Rebuilding Place in the Urban Space

"A community’s physical form, rather than its land uses, is its most intrinsic and enduring characteristic." [Katz, EPA] This blog focuses on place and placemaking and all that makes it work--historic preservation, urban design, transportation, asset-based community development, arts & cultural development, commercial district revitalization, tourism & destination development, and quality of life advocacy--along with doses of civic engagement and good governance watchdogging.

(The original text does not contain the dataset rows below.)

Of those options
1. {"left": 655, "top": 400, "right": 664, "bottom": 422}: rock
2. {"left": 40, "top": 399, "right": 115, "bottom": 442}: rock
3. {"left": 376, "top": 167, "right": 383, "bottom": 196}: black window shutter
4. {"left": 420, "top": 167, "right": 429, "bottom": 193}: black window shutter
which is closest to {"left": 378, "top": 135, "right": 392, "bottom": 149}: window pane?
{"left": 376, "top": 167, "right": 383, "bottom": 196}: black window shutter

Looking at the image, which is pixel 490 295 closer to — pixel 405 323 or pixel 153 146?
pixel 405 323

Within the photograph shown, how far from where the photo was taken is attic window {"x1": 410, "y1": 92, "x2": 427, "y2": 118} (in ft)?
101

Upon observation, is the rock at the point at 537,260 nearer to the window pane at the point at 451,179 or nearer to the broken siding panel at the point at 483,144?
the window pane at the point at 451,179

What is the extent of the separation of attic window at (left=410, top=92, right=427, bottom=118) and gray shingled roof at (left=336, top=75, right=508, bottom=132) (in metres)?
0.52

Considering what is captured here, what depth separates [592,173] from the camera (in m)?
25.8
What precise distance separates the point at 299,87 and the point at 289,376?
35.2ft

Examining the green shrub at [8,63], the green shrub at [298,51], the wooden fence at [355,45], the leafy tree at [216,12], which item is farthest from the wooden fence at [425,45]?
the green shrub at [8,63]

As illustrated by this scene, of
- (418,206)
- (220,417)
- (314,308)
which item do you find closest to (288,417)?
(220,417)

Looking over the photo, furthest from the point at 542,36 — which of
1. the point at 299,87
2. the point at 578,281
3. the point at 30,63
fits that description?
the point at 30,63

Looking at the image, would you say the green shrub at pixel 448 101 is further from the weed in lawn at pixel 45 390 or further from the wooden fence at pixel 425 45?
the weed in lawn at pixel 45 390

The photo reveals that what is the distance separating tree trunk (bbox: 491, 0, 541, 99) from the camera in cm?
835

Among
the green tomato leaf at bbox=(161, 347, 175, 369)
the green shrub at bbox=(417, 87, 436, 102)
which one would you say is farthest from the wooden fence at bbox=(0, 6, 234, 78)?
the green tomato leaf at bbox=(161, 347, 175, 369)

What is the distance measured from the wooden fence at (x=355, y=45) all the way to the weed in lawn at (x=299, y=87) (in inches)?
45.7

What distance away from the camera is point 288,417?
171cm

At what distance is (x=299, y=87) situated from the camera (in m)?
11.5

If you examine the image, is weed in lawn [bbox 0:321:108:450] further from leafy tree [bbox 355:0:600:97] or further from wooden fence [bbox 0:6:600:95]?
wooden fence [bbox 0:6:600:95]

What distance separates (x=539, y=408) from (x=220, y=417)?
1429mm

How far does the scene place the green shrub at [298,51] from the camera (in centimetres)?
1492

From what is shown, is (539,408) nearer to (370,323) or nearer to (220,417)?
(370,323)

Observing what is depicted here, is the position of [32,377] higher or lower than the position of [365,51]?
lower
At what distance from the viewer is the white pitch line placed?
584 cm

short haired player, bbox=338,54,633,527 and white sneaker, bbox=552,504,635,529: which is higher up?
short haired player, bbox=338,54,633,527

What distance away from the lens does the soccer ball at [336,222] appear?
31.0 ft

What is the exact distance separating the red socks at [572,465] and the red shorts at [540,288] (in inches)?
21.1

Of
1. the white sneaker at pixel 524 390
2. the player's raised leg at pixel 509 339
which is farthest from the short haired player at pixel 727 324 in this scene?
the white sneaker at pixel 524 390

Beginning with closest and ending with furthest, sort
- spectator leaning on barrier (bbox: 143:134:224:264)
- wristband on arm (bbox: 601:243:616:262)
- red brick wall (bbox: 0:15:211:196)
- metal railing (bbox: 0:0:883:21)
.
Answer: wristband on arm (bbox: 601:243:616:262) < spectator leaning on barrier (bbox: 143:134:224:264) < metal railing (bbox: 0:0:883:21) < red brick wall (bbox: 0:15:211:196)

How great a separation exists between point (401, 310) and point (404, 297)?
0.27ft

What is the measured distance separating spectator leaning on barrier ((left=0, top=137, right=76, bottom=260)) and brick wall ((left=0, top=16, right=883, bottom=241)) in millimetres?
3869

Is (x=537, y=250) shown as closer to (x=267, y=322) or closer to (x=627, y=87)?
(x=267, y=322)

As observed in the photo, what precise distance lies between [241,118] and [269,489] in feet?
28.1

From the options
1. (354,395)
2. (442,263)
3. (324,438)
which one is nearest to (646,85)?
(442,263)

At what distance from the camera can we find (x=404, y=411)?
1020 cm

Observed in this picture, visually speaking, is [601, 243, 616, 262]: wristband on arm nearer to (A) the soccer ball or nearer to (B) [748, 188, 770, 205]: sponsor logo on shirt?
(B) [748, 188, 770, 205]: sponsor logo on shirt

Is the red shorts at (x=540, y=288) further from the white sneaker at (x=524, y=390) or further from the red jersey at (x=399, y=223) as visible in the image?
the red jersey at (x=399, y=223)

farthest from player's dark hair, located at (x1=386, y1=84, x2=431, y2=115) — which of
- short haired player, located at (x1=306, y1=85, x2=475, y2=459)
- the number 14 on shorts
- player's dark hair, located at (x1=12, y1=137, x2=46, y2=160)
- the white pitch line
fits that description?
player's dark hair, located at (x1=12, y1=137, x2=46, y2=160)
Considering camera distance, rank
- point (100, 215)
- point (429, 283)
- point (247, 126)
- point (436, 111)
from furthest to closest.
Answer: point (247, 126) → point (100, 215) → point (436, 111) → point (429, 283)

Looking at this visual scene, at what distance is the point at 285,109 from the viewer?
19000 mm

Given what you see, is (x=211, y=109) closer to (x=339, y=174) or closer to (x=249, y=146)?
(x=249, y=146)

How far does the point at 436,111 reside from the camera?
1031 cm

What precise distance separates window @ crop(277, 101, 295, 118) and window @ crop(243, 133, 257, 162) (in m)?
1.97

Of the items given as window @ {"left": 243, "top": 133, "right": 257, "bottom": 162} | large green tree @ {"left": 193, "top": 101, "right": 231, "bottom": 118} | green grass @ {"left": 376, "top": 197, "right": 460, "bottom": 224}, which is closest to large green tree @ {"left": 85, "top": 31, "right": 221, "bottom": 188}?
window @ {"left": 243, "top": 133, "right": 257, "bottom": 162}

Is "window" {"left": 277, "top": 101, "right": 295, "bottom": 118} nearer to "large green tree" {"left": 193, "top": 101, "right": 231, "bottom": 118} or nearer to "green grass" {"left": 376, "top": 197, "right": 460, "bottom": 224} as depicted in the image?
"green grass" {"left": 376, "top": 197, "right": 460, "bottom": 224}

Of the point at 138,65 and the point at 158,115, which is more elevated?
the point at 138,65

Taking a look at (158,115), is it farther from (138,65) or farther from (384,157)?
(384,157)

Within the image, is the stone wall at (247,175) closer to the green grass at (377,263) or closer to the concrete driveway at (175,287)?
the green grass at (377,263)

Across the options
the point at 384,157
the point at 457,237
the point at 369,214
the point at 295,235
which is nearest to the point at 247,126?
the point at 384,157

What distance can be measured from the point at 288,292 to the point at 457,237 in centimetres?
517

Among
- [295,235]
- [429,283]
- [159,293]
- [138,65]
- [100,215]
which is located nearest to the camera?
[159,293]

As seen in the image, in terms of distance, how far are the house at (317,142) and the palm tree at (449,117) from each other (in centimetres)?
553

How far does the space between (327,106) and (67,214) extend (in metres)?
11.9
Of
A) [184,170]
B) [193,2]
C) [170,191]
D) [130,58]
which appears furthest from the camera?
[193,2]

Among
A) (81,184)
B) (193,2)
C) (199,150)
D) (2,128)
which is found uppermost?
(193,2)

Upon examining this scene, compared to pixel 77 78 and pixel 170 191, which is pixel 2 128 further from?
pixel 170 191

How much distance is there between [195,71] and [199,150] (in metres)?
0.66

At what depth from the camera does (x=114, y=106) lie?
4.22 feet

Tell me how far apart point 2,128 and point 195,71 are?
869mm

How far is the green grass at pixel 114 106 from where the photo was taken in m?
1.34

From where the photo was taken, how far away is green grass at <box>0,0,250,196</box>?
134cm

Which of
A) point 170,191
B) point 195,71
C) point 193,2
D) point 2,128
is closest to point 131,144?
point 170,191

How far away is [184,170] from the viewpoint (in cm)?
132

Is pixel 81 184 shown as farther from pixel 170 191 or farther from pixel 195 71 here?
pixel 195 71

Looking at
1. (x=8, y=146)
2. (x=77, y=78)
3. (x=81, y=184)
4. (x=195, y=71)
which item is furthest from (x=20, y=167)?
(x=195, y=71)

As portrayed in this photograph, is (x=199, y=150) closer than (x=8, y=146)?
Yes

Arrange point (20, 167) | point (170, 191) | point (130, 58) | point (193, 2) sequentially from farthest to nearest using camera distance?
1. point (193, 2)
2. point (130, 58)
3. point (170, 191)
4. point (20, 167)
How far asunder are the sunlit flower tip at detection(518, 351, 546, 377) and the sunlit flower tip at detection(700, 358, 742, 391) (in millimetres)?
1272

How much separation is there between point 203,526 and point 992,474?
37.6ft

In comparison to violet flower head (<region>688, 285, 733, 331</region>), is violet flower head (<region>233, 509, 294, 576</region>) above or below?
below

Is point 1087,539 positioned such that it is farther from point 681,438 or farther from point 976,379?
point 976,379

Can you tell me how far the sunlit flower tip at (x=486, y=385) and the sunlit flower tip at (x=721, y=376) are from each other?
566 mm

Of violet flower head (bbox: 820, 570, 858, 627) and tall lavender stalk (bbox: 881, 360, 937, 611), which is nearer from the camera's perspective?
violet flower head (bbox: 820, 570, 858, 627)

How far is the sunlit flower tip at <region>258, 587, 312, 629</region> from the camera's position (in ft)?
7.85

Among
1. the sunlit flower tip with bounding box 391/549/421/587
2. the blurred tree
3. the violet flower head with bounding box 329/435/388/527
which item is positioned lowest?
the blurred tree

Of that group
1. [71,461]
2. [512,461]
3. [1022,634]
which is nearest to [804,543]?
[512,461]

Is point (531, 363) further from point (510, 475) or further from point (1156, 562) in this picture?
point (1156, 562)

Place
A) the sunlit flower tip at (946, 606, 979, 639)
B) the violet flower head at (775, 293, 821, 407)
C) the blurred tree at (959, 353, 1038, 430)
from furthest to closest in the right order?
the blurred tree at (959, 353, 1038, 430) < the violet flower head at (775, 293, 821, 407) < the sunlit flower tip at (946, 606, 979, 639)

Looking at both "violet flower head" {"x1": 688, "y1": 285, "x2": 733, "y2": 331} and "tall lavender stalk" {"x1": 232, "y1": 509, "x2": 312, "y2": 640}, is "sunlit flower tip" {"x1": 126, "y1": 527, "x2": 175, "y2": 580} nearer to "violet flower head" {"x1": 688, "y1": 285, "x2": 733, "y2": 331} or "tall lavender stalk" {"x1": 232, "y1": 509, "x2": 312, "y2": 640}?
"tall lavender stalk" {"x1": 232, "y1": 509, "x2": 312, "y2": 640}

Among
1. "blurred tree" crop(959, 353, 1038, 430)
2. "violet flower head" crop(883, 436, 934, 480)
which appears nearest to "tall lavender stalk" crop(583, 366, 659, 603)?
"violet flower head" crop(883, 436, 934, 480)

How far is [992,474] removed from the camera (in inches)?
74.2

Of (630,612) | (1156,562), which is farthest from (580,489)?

Saturday, February 19, 2005

Later store hours in traditional commercial districts

Scott Schimmel, a store owner in Knoxville, asks

do hstreet merchants have any type of core hours? I am trying to find the best way to approach "selling" the idea of consistency/regularity with respect to hours to a group of downtown merchants in knoxville, tn.

Yes, but it probably isn't the answer that you want, if you're looking for later hours.

Most H Street businesses are open from 10 am to 7 pm, Monday through Saturday. Although this isn't a formal requirement. Stores in the H Street Connection are governed by a traditional retail lease, and they are required to be open later, I think until 9 pm, except for the service businesses (jewelry shop, dry cleaners, florist).

Hair salons are closed on Mondays. More businesses than people think have Sunday hours, primarily athletic shoe stores (Sports Zone, Footlocker, Downtown Locker Room). A couple hair salons-barbers are open on Sundays. The Rite Aid and Auto Zone, national chains, and Murry's (a regional food store chain), are open til 9 pm or later (Rite Aid is open til 10 pm) Monday-Saturday, and until 6 pm on Sundays. The few restaurants that we have are open later.
Donovan Rypkema, a leading real estate-historic preservation consultant, has this quote: "if your business is only open from 9 to 5, then you're only appealing to the unemployed" which makes the point that as the structure of people's work and leisure time has changed, so should store hours.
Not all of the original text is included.